● Supplied data
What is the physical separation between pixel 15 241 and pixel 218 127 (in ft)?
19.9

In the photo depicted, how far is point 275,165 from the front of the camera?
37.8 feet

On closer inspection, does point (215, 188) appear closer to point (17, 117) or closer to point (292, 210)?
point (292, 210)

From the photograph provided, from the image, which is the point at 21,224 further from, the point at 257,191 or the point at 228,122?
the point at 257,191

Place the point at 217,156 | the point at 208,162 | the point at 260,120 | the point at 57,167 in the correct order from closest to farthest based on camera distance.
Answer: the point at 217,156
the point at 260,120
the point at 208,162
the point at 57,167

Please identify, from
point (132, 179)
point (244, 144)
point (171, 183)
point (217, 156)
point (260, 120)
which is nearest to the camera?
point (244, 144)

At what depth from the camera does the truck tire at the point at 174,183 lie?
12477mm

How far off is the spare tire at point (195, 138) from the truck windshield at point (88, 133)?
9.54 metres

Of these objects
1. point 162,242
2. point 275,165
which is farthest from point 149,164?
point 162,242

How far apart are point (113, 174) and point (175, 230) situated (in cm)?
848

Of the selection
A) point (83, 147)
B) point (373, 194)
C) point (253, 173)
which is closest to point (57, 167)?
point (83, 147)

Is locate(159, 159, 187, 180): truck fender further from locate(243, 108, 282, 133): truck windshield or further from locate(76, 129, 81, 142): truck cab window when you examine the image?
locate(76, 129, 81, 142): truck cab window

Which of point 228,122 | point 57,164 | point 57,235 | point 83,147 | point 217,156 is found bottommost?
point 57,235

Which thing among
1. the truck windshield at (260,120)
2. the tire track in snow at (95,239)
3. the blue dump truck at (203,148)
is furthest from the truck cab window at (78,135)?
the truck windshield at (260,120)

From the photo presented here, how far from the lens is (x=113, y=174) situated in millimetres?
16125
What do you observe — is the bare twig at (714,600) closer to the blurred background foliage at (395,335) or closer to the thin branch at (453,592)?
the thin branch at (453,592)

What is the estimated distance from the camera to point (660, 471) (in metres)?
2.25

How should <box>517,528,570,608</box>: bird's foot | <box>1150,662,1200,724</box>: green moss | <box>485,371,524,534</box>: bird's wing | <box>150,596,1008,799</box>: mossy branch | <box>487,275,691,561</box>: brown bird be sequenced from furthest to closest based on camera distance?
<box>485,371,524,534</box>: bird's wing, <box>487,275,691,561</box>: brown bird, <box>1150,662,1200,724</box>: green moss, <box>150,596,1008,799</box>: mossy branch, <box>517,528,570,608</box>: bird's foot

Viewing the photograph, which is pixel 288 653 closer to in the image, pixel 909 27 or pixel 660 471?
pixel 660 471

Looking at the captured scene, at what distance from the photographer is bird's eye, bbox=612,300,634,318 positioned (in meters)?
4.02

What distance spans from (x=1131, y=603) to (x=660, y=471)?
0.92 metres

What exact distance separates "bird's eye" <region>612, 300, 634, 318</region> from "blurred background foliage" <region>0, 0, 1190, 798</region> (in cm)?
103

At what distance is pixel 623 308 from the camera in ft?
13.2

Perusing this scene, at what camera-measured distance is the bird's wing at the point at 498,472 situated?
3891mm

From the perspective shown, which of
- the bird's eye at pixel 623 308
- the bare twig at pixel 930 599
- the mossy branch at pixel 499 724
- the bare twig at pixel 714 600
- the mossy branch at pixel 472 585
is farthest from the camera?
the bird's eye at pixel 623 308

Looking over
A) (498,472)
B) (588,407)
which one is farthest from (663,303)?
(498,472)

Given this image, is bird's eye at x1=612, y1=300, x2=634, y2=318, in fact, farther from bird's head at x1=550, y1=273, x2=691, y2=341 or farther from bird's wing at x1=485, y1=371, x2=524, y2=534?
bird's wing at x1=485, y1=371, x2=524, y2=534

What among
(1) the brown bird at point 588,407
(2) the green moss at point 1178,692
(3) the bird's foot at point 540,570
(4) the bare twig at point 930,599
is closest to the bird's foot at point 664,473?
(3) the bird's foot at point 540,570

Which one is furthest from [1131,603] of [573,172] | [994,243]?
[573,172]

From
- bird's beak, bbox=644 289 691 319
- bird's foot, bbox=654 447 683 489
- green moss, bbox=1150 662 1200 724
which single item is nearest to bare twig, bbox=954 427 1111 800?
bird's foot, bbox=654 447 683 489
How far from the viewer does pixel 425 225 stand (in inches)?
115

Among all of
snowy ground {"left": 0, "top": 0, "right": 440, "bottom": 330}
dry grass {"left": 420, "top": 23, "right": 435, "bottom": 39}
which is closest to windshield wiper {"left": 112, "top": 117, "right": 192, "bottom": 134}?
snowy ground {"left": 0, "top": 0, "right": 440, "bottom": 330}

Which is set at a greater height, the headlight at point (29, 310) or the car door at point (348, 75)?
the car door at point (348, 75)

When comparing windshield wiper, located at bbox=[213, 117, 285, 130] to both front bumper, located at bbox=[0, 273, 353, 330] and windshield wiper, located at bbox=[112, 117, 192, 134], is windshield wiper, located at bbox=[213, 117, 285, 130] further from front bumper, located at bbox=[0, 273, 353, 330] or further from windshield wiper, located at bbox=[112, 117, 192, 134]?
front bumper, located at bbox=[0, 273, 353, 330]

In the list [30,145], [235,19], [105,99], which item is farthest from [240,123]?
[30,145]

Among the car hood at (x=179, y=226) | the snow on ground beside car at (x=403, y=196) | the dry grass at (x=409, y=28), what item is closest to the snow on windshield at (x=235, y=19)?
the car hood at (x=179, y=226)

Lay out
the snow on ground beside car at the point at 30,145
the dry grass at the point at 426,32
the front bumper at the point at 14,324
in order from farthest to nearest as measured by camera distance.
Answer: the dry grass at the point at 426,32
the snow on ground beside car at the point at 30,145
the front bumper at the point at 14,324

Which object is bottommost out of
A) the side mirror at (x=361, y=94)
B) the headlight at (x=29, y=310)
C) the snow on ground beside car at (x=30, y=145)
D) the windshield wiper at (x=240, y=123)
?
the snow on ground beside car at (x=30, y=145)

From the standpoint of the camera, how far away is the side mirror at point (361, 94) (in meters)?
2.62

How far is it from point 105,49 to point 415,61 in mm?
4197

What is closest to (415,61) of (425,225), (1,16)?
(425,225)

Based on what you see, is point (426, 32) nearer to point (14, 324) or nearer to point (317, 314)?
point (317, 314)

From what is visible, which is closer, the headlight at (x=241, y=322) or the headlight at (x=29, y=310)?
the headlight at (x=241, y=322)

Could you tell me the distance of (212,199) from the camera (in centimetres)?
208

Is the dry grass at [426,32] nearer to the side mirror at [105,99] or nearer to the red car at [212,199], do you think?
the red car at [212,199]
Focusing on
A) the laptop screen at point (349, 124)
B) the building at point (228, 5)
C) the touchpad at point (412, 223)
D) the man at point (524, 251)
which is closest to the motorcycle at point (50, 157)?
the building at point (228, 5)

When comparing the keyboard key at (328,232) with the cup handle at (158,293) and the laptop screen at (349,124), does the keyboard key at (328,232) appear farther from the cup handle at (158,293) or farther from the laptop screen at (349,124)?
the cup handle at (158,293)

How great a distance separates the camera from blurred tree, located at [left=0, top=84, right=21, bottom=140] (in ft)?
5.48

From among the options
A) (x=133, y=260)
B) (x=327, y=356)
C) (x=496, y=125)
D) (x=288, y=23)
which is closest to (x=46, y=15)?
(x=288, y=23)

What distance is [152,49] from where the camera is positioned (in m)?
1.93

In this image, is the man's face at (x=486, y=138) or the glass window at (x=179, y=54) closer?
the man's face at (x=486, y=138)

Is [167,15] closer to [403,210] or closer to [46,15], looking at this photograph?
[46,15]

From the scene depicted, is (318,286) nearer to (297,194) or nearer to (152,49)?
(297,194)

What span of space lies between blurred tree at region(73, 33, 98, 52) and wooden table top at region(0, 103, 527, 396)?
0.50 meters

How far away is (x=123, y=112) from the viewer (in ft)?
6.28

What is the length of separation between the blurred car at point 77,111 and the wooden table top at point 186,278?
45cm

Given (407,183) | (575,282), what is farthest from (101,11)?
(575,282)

● Work required
From the line containing "Based on what" through the final line of the listing above, retype every line exactly; leave out everything else.

● Exercise answer
Based on what you see, is point (426, 32) nearer to point (14, 324) or nearer to point (317, 314)?
point (317, 314)

From what is visible, which is closer, the headlight at (x=241, y=322) or the headlight at (x=29, y=310)?
the headlight at (x=241, y=322)

Could you tell me the distance of (212,199) from the camera (in centimetres)?
208

Is the dry grass at [426,32] nearer to the side mirror at [105,99] or nearer to the red car at [212,199], do you think?
the red car at [212,199]
Focusing on
A) the laptop screen at point (349, 124)
B) the building at point (228, 5)
C) the touchpad at point (412, 223)
D) the man at point (524, 251)
which is closest to the motorcycle at point (50, 157)?
the building at point (228, 5)

When comparing the keyboard key at (328,232) with the cup handle at (158,293) and the laptop screen at (349,124), does the keyboard key at (328,232) appear farther from the cup handle at (158,293) or farther from the laptop screen at (349,124)?
the cup handle at (158,293)

How great a distance separates the camera from blurred tree, located at [left=0, top=84, right=21, bottom=140] (in ft)?
5.48

From among the options
A) (x=133, y=260)
B) (x=327, y=356)
C) (x=496, y=125)
D) (x=288, y=23)
which is closest to (x=46, y=15)?
(x=288, y=23)

What distance is [152,49] from where the camera is positioned (in m)?
1.93

In this image, is the man's face at (x=486, y=138) or the glass window at (x=179, y=54) closer?
the man's face at (x=486, y=138)

Is [167,15] closer to [403,210] or closer to [46,15], looking at this photograph?
[46,15]

From the scene depicted, is (318,286) nearer to (297,194) or nearer to (152,49)?
(297,194)

What span of space lies between blurred tree at region(73, 33, 98, 52) and wooden table top at region(0, 103, 527, 396)?
0.50 meters

How far away is (x=123, y=112) from the viewer (in ft)?
6.28

What is the length of separation between the blurred car at point 77,111 and the wooden table top at point 186,278?
45cm

Given (407,183) | (575,282), what is farthest from (101,11)?
(575,282)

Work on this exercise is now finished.